Focusing on the target

I called Charlie Schaubel last weekend thinking that maybe he could straighten me out. I hadn’t hit a clean 5 iron shot since late summer, and I wasn’t doing so well at life, either.

I met Charlie last year when I took up golf. He was teaching at a driving range, and had we not spoken first by phone I would have driven right past the place. The building needed painting, the balls were crummy, the range was shabby, the putting green looked like the surface of the moon.

Charlie had a snap-brim cap, longish hair, a droll sense of humor and a spare, zen-like approach to the game. He was a cross between Mr. Miyagi in "The Karate Kid" and Norm from "Cheers."

Charlie’s approach was to keep things simple.

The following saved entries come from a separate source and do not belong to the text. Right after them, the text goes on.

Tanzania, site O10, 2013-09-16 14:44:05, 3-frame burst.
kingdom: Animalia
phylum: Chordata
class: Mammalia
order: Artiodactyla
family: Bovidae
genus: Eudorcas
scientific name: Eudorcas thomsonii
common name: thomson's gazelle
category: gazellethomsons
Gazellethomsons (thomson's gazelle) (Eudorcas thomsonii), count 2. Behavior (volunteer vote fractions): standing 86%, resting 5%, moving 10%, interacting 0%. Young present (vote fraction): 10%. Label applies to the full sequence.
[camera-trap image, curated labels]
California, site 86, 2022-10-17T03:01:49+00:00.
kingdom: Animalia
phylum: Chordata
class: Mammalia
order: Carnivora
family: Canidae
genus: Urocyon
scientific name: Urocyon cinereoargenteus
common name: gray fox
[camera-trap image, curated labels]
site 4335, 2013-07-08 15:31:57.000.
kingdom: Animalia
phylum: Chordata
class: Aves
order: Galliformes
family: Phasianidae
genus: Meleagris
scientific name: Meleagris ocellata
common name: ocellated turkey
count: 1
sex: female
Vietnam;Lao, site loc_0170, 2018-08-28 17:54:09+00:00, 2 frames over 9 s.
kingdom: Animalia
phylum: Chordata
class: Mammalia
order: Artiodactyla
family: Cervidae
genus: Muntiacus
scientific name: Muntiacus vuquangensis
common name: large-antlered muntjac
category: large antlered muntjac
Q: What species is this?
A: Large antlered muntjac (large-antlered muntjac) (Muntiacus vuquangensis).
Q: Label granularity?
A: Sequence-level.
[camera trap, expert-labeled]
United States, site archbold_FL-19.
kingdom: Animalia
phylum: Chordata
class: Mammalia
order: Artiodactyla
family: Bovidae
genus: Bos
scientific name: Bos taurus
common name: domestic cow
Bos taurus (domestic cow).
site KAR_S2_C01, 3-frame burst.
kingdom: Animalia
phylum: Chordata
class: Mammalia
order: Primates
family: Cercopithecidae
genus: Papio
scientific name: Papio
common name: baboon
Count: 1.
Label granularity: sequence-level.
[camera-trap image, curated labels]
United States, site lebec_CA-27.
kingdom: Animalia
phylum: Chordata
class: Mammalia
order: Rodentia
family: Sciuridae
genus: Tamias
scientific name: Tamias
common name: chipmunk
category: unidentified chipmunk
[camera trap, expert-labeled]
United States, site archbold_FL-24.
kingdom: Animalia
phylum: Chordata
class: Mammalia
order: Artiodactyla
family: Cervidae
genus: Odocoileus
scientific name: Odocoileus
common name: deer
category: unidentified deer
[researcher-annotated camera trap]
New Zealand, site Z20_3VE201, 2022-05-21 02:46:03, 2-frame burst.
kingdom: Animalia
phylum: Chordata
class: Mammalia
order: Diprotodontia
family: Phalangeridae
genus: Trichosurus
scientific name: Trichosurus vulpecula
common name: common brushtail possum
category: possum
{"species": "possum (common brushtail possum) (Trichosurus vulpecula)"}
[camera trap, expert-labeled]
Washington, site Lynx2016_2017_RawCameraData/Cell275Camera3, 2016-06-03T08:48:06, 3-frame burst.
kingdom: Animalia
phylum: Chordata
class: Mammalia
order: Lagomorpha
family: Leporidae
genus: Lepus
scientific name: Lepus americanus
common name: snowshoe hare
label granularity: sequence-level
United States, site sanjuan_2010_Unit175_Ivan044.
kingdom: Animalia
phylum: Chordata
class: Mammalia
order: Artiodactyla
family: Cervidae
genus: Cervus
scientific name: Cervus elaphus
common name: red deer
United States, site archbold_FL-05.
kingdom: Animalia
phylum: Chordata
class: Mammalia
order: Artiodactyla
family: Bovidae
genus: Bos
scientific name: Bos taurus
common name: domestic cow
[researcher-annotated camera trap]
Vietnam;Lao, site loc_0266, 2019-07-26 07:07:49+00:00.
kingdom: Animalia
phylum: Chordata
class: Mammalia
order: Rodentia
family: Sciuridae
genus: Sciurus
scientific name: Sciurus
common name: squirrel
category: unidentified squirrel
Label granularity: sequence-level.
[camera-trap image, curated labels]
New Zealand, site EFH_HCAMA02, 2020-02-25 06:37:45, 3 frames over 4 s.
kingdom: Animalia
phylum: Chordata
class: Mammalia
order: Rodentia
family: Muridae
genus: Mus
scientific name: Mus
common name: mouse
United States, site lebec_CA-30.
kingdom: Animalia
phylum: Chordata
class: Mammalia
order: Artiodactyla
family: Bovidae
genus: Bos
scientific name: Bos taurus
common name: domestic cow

He didn’t seem to care much about technique; he just wanted me to pick a target in that bedraggled range and think of nothing else.  "There’s no mystery to this game," he said. "You’re either long or short, right or left of the target."

Much of what he said applied to life as well: don’t think too much; keep your focus: forget the past, stay in the moment.

In no time at all, I was hitting the ball as if I’d been playing for years. But then I was given a gift card to a golf store and took a few lessons with certified PGA pros. They knew what they were doing, but I couldn’t connect with them. Either they’d been selected for their lack of personality, or they’d been trained not to connect with their clients.

Worse, I started obsessing about technique, and the more I thought about the grip, keeping my elbows together, not cupping the left wrist, planting the right foot, etc., the worse I got.

Then my personal life took a similar turn. An accident, computer and printer failures, medical bills for the cat, a cascade of bills and a shortage of work all brought me to the point where I wondered whether this pursuit of passion and purpose was really for me.

It blew up Monday morning when I got a call from the rental car agency about a scratch on the car I used while mine was being repaired. Two hours later, I botched an audition for a part I really wanted, and my saintly demeanor finally failed me. I started shouting and cursing like a madman as I drove home, and spent the afternoon in a deep funk.

The next day, Charlie called back, and hew as stressed, too. The driving range had been sold and he had no place to teach.

"It’s weird," he said, "I’ve got the business I just don’t have a place to teach. You’d think after 35 years in the business, that would be the least of my problems."

The more we talked, the more evident it became that we were resisting something rather than accepting change gracefully.

Charlie thought he needed to teach near the driving range where he had built up a following. I suggested that maybe a place further from the range was exactly what he needed, a place that would attract his old clients and an abundance of new ones as well.

As for myself, I assumed that in my high-minded pursuit of passion and purpose I could forsake my past and plunge into a world of shiny new experiences. Deepak Chopra, for example, seems to have awakened one morning, realized he was living a nightmare and turned his life around by lunchtime.

But it hasn’t worked that way for me, and in my undisciplined moments — of which there are far too many — my mind was running through a cornucopia of doomsday scenarios. 

The only thing I could think that would give me the freedom to go to auditions on short notice was something I’d done all my life: journalism. I’d given it up because I was tired of it, and turned off by the media’s preoccupation with fear and negativity.

But telling stories is one of my gifts; perhaps there was a way to bridge the gap between old life and new, between traditional journalism and writing about people shifting from the old paradigm to the new (see Home page).

The conversation with Charlie did us both good. We’d both been thinking too much and had lost our focus. We weren’t staying in the moment; we’d lost sight of the target.

I still can’t hit a 5 iron worth a damn, but at least now I know what I was doing wrong.